>> BEGIN Records supplied

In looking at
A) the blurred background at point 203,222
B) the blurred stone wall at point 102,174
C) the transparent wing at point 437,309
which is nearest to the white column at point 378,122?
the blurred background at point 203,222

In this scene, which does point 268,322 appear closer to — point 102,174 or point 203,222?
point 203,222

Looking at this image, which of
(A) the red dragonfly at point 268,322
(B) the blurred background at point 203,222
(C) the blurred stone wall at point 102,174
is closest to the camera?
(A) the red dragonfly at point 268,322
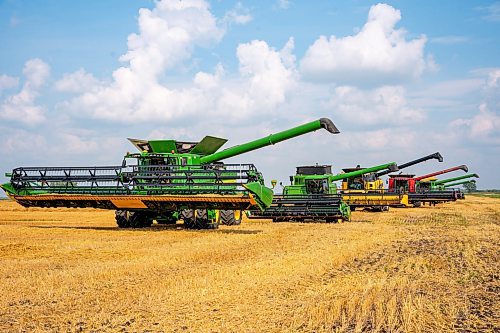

>> END Records supplied

* What is needed:
Quote the items verbatim from the line containing "Looking at this image, which of" through the end of the items, leaving out any pictures.

* Output of the exercise:
Looking at this image, which of
(A) the red dragonfly at point 268,322
(B) the blurred background at point 203,222
(C) the blurred stone wall at point 102,174
is closest to the camera?
(A) the red dragonfly at point 268,322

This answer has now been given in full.